More than ten years have passed since. Somewhere during this time, the French girlfriend vanished, I fell in love again, I got married, I read hundreds of books, and I wrote three of my own.3 Pride—the pride of a new learner, and of a new lover—had brought me to writing fiction in English, and its instant shattering had sent me on a quest to improve. I read nothing for pleasure in all these years. I only read to become better at writing—to learn the cadence of sentences, to note turns of phrases, to discern mistakes, to observe what characters do (in text) while talking to each other, to build private theories of flashback and flashforward transitions, to obsess about varieties of chapter breaks, and so on. It was a disease. It is a disease. In a Lawrence Block crime novel I read last week, I got stuck at the following simile: “as casually as all hell.”4 I couldn’t just appreciate its simplicity and aptness and let it go; I had to torture myself with the truth that I could never have come up with it myself.
Last year, though, I found hope—the hope of escaping a method that was becoming more powerful than its master. Around the same time when I was writing The Machine is Learning, the idea that I must write a book in Hindi gained a hold over me. Naturally, I started including Hindi fiction in my reading lists. But things didn’t turn out as I expected. My English reading habits didn’t carry over to Hindi automatically. More often than not, the story-in-Hindi sucked me in, leaving no time to pay attention to specific phrases and sentences. I read things whole. And, slowly, book after book, the searching gaze—or the raking glance, if I may—vanished completely. One evening, while reading the concluding sections of Rahi Masoom Raza’s Katra B Arzoo, I cried. It was the first time I had ever cried while reading. It went on, and there came a point when I was no longer crying for the characters in the book but for myself.
It was a homecoming.
I’ve read dozens of Hindi books since and they’ve changed me in ways I’m yet to process. I don’t know what happens next.
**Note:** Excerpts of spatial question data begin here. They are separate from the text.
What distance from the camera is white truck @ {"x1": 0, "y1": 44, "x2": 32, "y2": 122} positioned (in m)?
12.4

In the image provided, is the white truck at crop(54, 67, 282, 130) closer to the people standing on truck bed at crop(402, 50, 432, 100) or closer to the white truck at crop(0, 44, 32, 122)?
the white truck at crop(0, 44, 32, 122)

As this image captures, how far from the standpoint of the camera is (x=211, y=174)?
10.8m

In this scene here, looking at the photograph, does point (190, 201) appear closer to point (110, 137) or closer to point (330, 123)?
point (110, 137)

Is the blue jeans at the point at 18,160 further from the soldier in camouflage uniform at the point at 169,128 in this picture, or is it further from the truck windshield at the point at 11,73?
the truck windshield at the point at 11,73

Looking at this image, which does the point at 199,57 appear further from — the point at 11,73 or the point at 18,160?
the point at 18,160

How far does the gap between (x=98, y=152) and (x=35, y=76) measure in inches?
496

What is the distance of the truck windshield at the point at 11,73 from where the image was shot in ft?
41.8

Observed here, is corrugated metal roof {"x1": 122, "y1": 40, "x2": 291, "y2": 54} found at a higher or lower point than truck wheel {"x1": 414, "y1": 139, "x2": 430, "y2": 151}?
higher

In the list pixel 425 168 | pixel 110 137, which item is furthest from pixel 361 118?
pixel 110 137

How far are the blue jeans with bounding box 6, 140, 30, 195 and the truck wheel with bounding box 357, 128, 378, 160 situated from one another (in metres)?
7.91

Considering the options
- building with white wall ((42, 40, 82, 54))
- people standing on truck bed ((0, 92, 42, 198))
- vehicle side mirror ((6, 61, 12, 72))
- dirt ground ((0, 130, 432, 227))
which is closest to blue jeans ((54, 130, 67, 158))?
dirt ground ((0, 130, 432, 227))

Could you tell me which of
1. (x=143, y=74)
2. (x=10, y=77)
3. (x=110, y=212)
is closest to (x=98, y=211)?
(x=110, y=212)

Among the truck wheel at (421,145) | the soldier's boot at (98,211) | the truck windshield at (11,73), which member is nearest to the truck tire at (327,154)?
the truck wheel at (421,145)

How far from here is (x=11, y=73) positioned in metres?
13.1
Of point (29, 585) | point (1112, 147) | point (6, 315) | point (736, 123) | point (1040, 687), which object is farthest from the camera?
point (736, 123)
Will I drop the idea of writing in Hindi, so as to not rake through the language like I compulsively do with English? Or will I stop writing in English to enjoy it more? Or will I find a way to do neither, as revel in the fluidity of my locations along the axes of naivete and sentimentality?
This essay was first published in Huffington Post India in 2020. The website shut down soon after, for reasons unrelated, as far as I am aware. I have made some very minor edits here.
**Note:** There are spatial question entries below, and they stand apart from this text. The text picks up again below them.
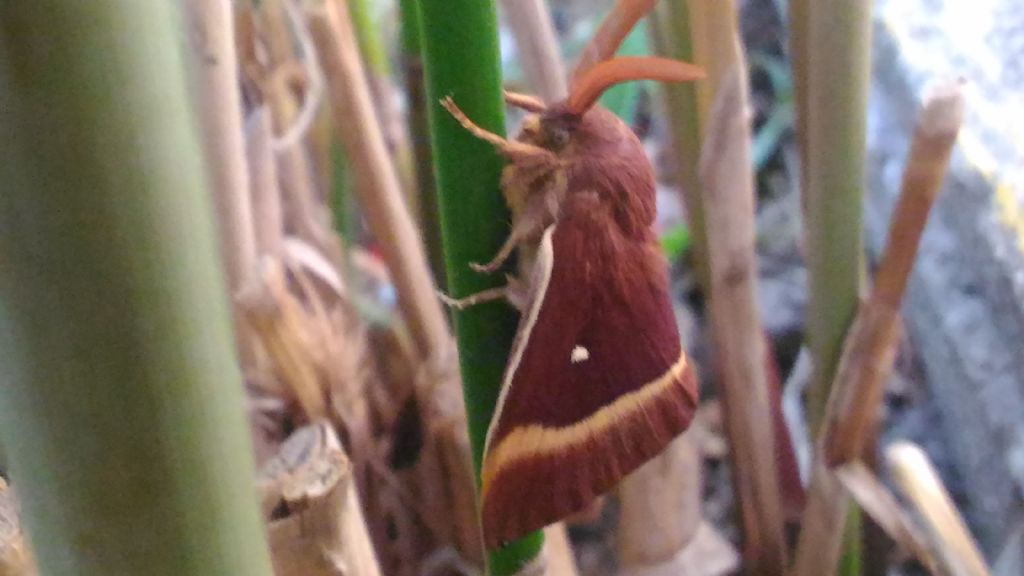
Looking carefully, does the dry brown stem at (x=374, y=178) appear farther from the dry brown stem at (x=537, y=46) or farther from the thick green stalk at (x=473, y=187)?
the thick green stalk at (x=473, y=187)

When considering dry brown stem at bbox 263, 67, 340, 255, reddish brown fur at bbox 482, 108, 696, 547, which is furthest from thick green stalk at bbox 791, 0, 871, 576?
dry brown stem at bbox 263, 67, 340, 255

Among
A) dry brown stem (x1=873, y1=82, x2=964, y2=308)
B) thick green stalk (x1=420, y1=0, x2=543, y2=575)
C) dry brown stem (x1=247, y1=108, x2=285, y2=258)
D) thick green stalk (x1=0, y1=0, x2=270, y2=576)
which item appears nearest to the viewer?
thick green stalk (x1=0, y1=0, x2=270, y2=576)

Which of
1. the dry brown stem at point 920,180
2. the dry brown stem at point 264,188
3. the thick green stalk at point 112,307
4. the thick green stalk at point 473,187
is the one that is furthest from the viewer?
the dry brown stem at point 264,188

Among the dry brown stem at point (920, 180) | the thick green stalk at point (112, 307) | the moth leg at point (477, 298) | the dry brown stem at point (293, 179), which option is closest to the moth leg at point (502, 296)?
the moth leg at point (477, 298)

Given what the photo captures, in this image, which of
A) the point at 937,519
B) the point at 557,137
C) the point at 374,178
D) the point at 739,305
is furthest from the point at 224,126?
the point at 937,519

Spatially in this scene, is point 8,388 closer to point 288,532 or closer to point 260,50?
point 288,532

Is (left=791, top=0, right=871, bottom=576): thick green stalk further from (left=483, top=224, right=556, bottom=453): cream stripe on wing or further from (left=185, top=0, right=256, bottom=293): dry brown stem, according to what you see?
(left=185, top=0, right=256, bottom=293): dry brown stem

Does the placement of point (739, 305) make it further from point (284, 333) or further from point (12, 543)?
point (12, 543)

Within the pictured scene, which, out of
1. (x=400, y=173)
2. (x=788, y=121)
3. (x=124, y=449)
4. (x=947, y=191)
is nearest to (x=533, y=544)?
(x=124, y=449)
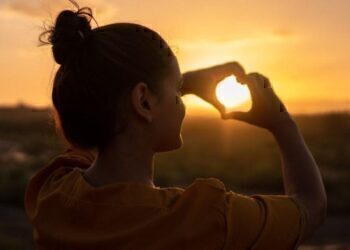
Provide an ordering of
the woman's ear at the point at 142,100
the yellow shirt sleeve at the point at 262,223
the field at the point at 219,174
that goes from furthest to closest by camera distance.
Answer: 1. the field at the point at 219,174
2. the woman's ear at the point at 142,100
3. the yellow shirt sleeve at the point at 262,223

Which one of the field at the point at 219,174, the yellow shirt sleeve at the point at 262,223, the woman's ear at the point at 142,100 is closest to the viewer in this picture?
the yellow shirt sleeve at the point at 262,223

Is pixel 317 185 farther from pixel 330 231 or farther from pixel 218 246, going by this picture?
pixel 330 231

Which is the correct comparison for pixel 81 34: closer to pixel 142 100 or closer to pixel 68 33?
pixel 68 33

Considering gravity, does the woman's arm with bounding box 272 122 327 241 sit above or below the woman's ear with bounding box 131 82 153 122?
below

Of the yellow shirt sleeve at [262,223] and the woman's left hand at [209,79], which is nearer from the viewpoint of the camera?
the yellow shirt sleeve at [262,223]

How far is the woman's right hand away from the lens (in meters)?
1.76

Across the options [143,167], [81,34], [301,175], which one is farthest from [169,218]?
[81,34]

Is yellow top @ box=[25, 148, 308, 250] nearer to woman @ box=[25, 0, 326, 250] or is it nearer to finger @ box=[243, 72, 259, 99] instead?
woman @ box=[25, 0, 326, 250]

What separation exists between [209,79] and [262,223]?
346 mm

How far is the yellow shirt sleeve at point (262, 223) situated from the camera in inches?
64.4

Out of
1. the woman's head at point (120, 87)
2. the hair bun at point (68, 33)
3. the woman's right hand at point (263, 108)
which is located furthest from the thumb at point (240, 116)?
the hair bun at point (68, 33)

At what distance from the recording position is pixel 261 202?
1.67 meters

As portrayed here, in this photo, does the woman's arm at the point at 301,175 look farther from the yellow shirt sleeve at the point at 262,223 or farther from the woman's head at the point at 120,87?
the woman's head at the point at 120,87

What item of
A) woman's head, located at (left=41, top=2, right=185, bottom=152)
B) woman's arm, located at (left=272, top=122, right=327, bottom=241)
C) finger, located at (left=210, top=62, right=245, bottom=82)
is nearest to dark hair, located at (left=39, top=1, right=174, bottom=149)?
woman's head, located at (left=41, top=2, right=185, bottom=152)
I did, however, use the phrase in my novel Manjhi’s Mayhem, which was written after this essay. As:
I pulled down he shutter, shot a raking glance across the road, found my dream-girl super busy, and then walked on with a sigh.
It was an Alice Munro story. Yes, I’m still ashamed of thinking so.
Four now. This essay was written in 2020.
This happened again recently. I read an endorsement for a John Macdonald novel that called it “as fascinating as staring at a cobra” and I was like ‘Dayum.’
Great piece, Tanuj. I was struck by your comments about not being able to read for pleasure for a long time. Our trajectories are very different-- I only had access to English books. It took me a long time to realise the brown guy staring at me in the mirror was me.